If you’re lucky this Christmas, you may find a Russian nesting doll in your stocking. Its title will be Field Notes.
Field Notes is a Little Book, 6” x 6”. I should tell you the phrase “Little Book,” as I speak it to you, appears with initial caps in my script, for it connotes a publishing initiative by the editor of North Dakota State University Press, Suzzanne Kelley. (Full disclosure: Dr. Kelley is my wife.) She conceived a series of publications called “Little Books about North Dakota” to fill a bird-like niche in the literature of the prairies. There’s one shell of the nesting doll.
Suzzanne recruited veteran newsman Mike Jacobs as series editor for the little books. Mike has another life as a bird man--observing, sketching, and writing about our region’s birdlife. Mike is another shell of the doll.

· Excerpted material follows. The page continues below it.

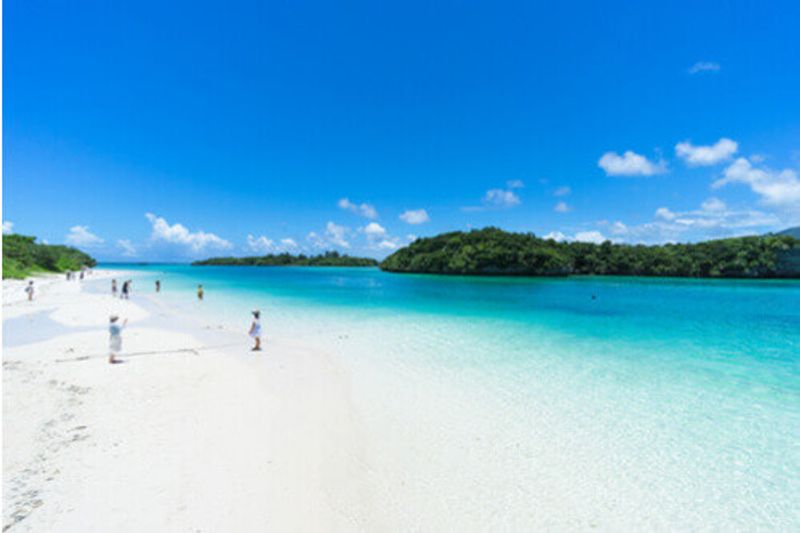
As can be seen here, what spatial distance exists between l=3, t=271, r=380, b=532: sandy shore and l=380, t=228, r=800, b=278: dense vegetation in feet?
313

For the inaugural number of the series, Mike brought in the Connecticut poet, Margaret Rogal. Now you may be thinking, Connecticut, that’s getting outside the nest for a prairie work, but not so, for Rogal had a grandfather, Robert Silliman Judd, who came to Cando, North Dakota, in 1909, to visit his uncle. Now we have four shells to the doll, as I count them.
Open one more, and we learn that Robert Silliman Judd came to Cando to visit his uncle, Elmer Judd, a homesteader whom Mike describes as “the most esteemed birdman that North Dakota has ever known.”

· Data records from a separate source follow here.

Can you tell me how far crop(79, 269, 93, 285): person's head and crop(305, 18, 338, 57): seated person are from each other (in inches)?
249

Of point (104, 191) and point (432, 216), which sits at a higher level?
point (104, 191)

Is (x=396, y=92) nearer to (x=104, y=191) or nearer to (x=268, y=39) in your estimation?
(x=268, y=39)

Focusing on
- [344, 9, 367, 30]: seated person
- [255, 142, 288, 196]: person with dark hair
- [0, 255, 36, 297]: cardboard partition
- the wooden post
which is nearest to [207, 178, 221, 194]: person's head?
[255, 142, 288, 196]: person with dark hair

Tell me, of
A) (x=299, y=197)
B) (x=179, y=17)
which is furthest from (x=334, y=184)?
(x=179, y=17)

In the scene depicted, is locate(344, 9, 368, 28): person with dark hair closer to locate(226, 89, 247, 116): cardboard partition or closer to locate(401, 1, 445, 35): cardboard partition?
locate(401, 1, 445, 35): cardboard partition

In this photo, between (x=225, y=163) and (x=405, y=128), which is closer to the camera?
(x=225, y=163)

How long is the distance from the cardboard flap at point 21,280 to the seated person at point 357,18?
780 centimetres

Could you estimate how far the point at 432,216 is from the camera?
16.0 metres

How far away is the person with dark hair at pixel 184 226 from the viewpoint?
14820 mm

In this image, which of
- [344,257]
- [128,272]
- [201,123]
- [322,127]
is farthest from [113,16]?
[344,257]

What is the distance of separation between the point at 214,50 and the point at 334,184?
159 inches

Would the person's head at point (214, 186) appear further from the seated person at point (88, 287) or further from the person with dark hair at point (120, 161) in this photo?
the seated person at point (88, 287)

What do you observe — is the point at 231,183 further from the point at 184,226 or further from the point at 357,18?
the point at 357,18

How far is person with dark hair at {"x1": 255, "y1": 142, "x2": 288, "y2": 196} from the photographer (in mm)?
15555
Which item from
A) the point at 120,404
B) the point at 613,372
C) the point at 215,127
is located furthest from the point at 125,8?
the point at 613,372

Now, to summarize the provenance bringing Field Notes before us. Twenty-two-year-old Robert Silliman Judd spent April to November 1909 in North Dakota, partaking not only of farm work but also of his uncle’s collecting activities--ranging the prairies and sloughs, observing birdlife, recording observations and sketches in notebooks, and collecting specimens. “Collecting” meant shooting birds with fine birdshot and skinning them, resulting in dried specimens that went to the Peabody Museum of Yale University, along with eggs collected from nests.
Judd’s notebooks were kept by his mother, and on her passing, discovered by Rogal, who is a librarian as well as a poet, and so she took both an archival and a creative interest in them. The Little Book, Field Notes, presents entries from Robert Silliman Judd’s notebooks, poetic responses to them by Margaret Rogal, and context by Mike Jacobs--along with his sensitive sketches of several of the birds treated in the text. It is a lovely product.
Perhaps not as lovely as the female ruby-crowned kinglet Judd shot from a willow branch on 19 May 1909 and skinned. The predatory cast to scientific collecting disturbs the poet, who nevertheless writes of a sort of ambivalent redemption in the process.
I suppose that is why we know about her white eye ring,
because you shot her,
held her in your hand, examined, listed, classified, and skinned her,
her olive cape,
which you donated to Dr. Bishop, for proof.
If you are a lover of prairie birdlife, or of poetry, or of publishing curiosities, Field Notes is a little gift for you. Ever the historian, I read from it a larger line of pathos having to do with colonization and the land. It appears the poet Rogal has not, herself, visited the prairies and sloughs of which she learns through her uncle’s notebooks. The notebooks and specimens all departed the prairies, never to return to the place where they hold public interest.
Never say “never,” they say, and so I say, it would be a greater gift if those priceless notebooks were to return to a repository here on the prairies from which they sprang and of which they speak.